Much of the time the risk of environmental contamination does not work against the collateral as established by the borrower. However when it does there can many unwanted repercussions:
- Loan defaults from financial obligations with cleanup costs and government fines
- Compromised building and redevelopment plans from property use limitations
- Legal claims from occupants of collateral or adjoining properties
- Irreparable damage to your bank’s reputation, brand and image
- Environmental issues can reduce the value of a property below the loan amount
- If the case of foreclosure, it can delay the bank’s sale of the property while the extent of the contamination is determined and an appropriate remedial action is identified
An environmental assessment helps to ensure that real estate used as collateral has the value the bank expects, since standard appraisals do not factor in environmental risk, and also elicits information on whether the borrower’s ability to make loan payments could be compromised by a large environmental expenditure.
Just recently PES conducted a Phase I Environmental Assessment where an underground storage tank (UST) was not registered with the Virginia Department of Environmental Quality (DEQ). The previous owner of the property never bothered with this notification.

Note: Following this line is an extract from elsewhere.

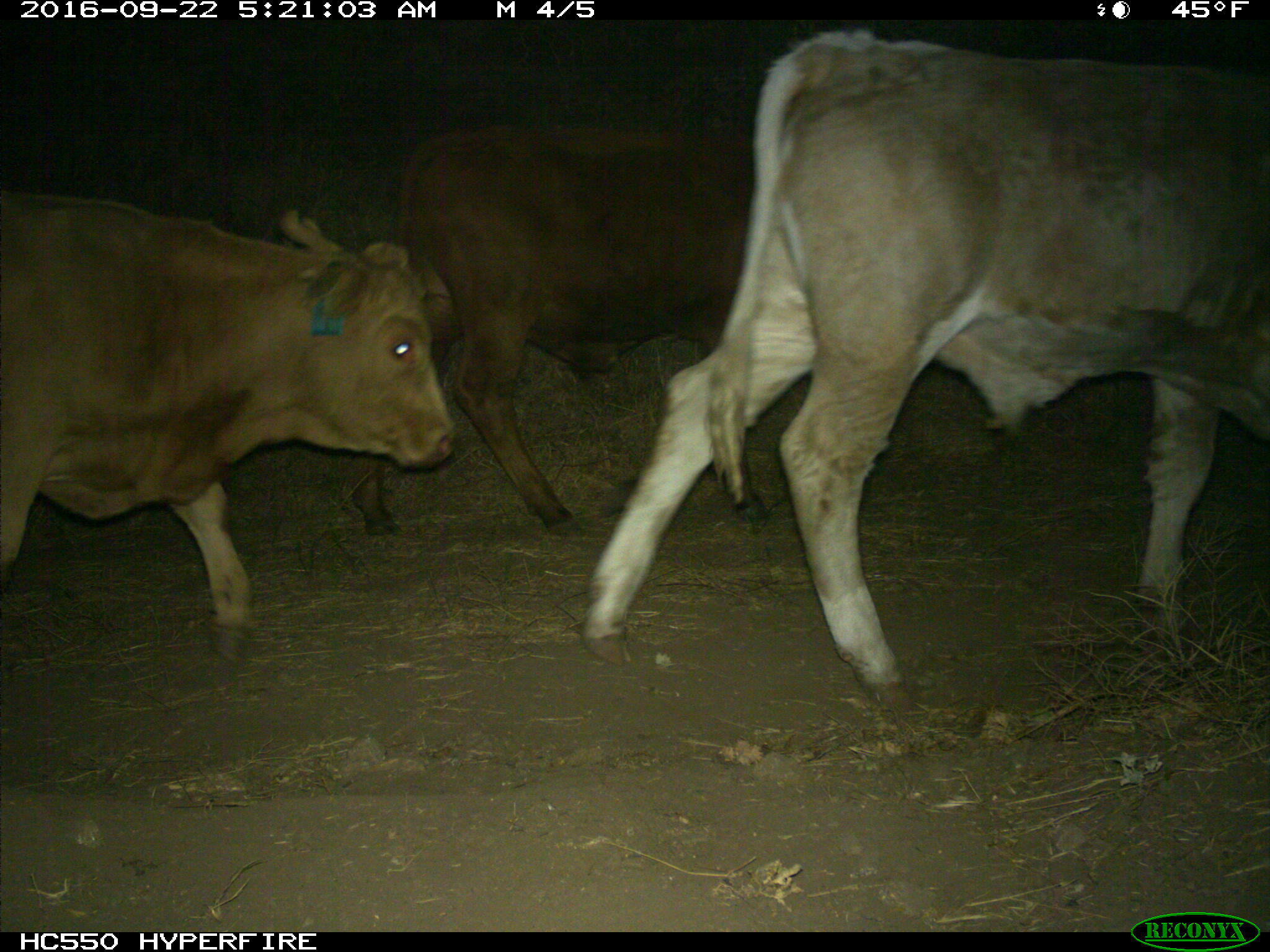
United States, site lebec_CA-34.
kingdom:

The subsequent/current owner and borrower became responsible for properly registering this tank prior to loan clearance. This registration helps protect the bank as the Commonwealth of Virginia has financial programs in place to protect the bank’s collateral from spills and contamination caused by a leaking tank. Banks should not lose perspective that they are largely exempt from exposure due to federal and state lender liability laws, provided they do not take over environmental operations beyond protection of their security interest. It makes sense for the lender to require the borrower to obtain a pollution legal liability insurance policy naming the bank as an additional insured to protect the bank’s interest if liability arises out of unknown conditions (i.e. those not discovered in a Phase I or even a Phase II study).
In addition to setting due diligence thresholds, most banks require the borrower to sign 1) a Hold Harmless Agreement to indemnify from environmental liability for the subject property, and 2) a hazardous Substances Indemnity Agreement to address hazardous materials and spills on the subject property.
If liability protection for the borrower under the Comprehensive Environmental Response, Compensation, and Liability Act (CERCLA) is important, only an EPA AAI or ASTM E1527 compliant Phase I ESA will suffice. To take advantage of any of the three liability defenses to CERCLA – 1) the innocent landowner, 2) the bona fide prospective purchaser or 3) the contiguous property owner – property purchasers or their lenders must have a Phase I (AAI or ASTM standard) ESA prepared by a qualified environmental professional.